## Source passage
------------------------------------------------------------------------

Several of our fireteams mixed into the crowd to the North when the police attacked. Knowing that one of the main risks at this point came from people trampling each other to escape the tear gas, our members started directing people who were trying to leave the area as the Phoenix PD attack started. We were able to help escort many people to safety, while other protesters remained to hold the line, or observe police behavior. One team went back to Civic Space Park to assist the sanctuary team, but redeployed to recover and escort a team of stranded medics and civilians. Other branch members found themselves assisting medic teams to evacuate wounded protestors, including having to carry members out of the crowd to safety.

One branch member described the chaos:

"I was separated from the medics at this time, so I focused on carrying people out. I carried one man who was panicking, and helped an asthmatic woman. I was screaming for medics and an inhaler, and finally they found us and administered an inhaler. We moved down the street away from the police while they kept firing canisters. Medics administered care and I did crowd control where necessary... This repeated until the crowd died down and we congregated at Civic Space."

Our unarmed medic team deployed to the North end to assist in treating the injured, administering eye flushes and other first aid in the midst of the tear gas and pepper spray attacks. Police continued the attack, firing "less than lethal" munitions and deploying more flash bangs. Our medic team helped escort the injured and others back to Civic Space park for treatment and decontamination.

A member of our unarmed team further described the situation:

"We made it through the crowd and around the corner directly next to the clouds and were checking in with individuals making sure if folks were in need of assistance. Another canister of gas went off and left us in the middle of the gas. Our eyes and throats began to burn, though we had done our best to cover ourselves. While walking through the gas, flash bangs began going off around us, and the unmistakable sound of pepper ball guns being fired. The crowd around us was screaming and running up the street the opposite direction of where the riot cops were marching towards us. We made our way to the top of the block, escorting a few individuals who were having trouble seeing through the gas. Threats of pepper spray were being announced over a speaker from the helicopter flying above us. In response we made a bottle of LAW mixture (Liquid Antacid Wash), to help assist those hit. We intercepted a number of people coming up the street and helped treat them before directing them to the safe zone at Civic Space Park. When the crowd stopped coming we began to make our way there as well. We reconvened at the park and folks formed a group to go back in for further crowd extraction from the dangerous areas."

As the scuffles in the streets continued, our fireteams worked to escort medics and wounded protesters, and to keep dispersal points open to prevent police or reactionary kettling. As the night continued and the situation in the streets deescalated, our teams worked their way back to Civic Space to decompress, hydrate, and rest. After 9 hours in the streets, our teams safely left with everyone accounted for and no one arrested, although many members had a mixture of chemical weapons symptoms and related minor injuries.

Overall, our contributions to the night were just one small part of a much larger community event involving thousands of people from all walks of life, and representing a wide diversity of tactics. We hold so much love and solidarity for all those in the streets, especially all of the people we met including old friends and new. Our sincerest love and appreciation goes out to Phoenix Urban Health Collective, and the community of other organizations and people who held the streets and stood in opposition to white supremacy, and the political and social system designed to destroy our lives.

------------------------------------------------------------------------

## Given information

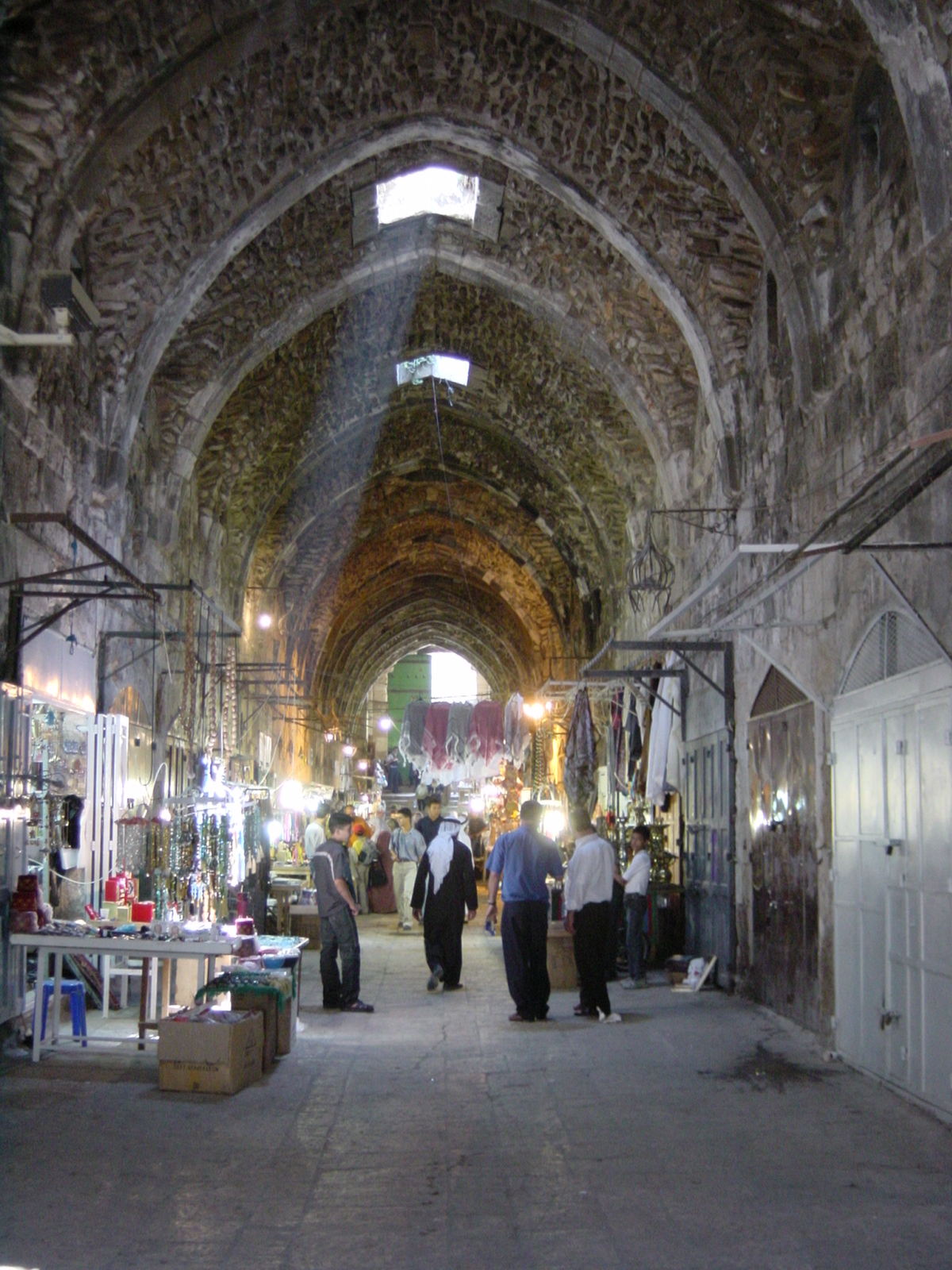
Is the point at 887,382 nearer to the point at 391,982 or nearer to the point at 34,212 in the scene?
the point at 34,212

------------------------------------------------------------------------

## Task requirements
**A)** Reproduce the protest account between "Our unarmed medic" and "treatment and decontamination.", inclusive.
**B)** According to the protest account, what did the teams go back to Civic Space to do as the night went on?

## Answers by task
**A)**
Our unarmed medic team deployed to the North end to assist in treating the injured, administering eye flushes and other first aid in the midst of the tear gas and pepper spray attacks. Police continued the attack, firing "less than lethal" munitions and deploying more flash bangs. Our medic team helped escort the injured and others back to Civic Space park for treatment and decontamination.

**B)** Decompress, hydrate, and rest.